RAGFlow
Build knowledge-base Q&A with TokenMix LLM and embedding models.
Prepare TokenMix values
RAGFlow usually needs two models:
- Chat model ID: for answers.
- Embedding model ID: for document parsing and retrieval.
- API Key: your TokenMix key.
- Base URL: https://api.tokenmix.ai/v1.
Option 1: Configure in the UI
- Start RAGFlow and log in.
- Open Model providers.
- Choose OpenAI-API-Compatible.
- Set Base URL to https://api.tokenmix.ai/v1.
- Set API Key to your TokenMix key.
- Set Model to a TokenMix chat model ID.
- Add an embedding model with a TokenMix embedding model ID.

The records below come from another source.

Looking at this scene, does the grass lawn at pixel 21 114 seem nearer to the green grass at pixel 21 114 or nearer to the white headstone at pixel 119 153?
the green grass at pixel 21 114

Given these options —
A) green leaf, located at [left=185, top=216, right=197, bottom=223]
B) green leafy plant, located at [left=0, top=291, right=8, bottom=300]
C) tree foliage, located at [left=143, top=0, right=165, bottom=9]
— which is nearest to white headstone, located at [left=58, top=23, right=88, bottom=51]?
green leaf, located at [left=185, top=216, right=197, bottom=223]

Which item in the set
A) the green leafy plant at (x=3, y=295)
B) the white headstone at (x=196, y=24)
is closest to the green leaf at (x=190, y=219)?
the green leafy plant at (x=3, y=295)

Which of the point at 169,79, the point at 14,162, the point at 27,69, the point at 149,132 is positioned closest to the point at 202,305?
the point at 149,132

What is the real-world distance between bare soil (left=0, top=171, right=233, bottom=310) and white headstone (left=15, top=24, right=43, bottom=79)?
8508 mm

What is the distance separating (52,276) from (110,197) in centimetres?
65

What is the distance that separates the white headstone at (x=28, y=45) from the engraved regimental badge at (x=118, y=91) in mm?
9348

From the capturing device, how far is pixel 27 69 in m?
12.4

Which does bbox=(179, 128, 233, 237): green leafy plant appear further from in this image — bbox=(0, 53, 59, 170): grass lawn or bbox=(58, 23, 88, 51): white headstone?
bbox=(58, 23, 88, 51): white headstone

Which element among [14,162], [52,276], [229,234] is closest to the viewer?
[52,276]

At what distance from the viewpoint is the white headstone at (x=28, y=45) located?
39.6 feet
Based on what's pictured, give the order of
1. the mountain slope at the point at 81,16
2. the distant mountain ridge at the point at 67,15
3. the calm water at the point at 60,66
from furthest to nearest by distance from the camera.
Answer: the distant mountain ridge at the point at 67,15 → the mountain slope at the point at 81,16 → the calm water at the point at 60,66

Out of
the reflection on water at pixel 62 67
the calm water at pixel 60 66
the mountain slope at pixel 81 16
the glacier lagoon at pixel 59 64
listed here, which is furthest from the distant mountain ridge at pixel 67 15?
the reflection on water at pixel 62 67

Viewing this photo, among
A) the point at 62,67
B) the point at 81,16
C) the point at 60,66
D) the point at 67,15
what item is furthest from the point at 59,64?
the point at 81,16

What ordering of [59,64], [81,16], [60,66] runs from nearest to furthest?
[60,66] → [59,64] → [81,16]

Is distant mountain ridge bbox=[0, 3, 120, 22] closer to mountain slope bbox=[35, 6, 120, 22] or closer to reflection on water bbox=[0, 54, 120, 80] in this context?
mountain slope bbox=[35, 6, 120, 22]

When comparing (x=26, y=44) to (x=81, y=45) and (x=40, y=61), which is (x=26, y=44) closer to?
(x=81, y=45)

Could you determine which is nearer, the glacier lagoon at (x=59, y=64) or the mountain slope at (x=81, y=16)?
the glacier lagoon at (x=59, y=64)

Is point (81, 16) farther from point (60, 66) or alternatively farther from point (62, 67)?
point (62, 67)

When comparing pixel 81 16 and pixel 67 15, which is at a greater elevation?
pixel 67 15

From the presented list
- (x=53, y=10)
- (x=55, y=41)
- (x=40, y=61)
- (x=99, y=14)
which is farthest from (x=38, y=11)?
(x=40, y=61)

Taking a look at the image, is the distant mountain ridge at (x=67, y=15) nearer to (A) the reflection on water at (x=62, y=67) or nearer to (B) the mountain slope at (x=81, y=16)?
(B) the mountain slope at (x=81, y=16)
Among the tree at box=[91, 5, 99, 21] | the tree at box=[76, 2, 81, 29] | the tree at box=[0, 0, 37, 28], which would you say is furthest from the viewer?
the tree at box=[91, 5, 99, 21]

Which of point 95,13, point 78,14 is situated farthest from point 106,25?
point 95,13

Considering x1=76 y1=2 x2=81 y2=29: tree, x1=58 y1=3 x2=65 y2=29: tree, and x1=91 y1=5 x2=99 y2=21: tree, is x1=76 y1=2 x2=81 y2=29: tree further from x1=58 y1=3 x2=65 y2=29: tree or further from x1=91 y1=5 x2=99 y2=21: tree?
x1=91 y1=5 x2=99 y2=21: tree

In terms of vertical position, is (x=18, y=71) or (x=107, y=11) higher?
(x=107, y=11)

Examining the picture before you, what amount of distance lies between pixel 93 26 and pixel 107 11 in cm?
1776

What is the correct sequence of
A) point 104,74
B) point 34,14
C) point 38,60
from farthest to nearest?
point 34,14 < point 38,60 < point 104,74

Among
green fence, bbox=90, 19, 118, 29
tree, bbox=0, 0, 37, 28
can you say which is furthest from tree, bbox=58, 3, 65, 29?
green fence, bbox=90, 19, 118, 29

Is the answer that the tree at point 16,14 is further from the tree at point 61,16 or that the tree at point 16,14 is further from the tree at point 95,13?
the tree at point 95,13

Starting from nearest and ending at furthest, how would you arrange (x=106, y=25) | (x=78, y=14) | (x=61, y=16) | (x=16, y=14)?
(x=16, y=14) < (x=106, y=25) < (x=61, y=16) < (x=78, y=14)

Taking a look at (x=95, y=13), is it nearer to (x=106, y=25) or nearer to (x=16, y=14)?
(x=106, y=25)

Option 2: Configure before startup
In service_conf.yaml.template, find user_default_llm:
user_default_llm:
factory: "OpenAI-API-Compatible"
api_key: "<your-tokenmix-key>"
base_url: "https://api.tokenmix.ai/v1"
Restart RAGFlow after changing it.
Test a knowledge base
- Create a dataset.
- Select the TokenMix embedding model and a chunk template.
- Upload one small PDF or Markdown file.
- Wait for parsing to finish.
- Create a Chat Assistant and ask:
Summarize the uploaded document in five bullet points.
RAGFlow's quickstart notes that once a dataset has parsed files, its embedding model should not be changed casually because all chunks must stay in the same vector space.
Troubleshooting
- parsing stuck: check embedding model and API key.
- chat works but document Q&A fails: embedding or indexing is not ready.
- 404/model not found: wrong chat or embedding model ID.
- weak retrieval: choose a better chunk template or recreate the dataset with another embedding model.
Practical notes
RAGFlow needs more detail than a normal chat tool because it has chat models, embedding models, datasets, chunk templates, and parsing states. Beginners often think “chat works, so RAG works”, but RAG also requires a working embedding model.
Beginner flow
- Configure only the chat model first and send a normal question.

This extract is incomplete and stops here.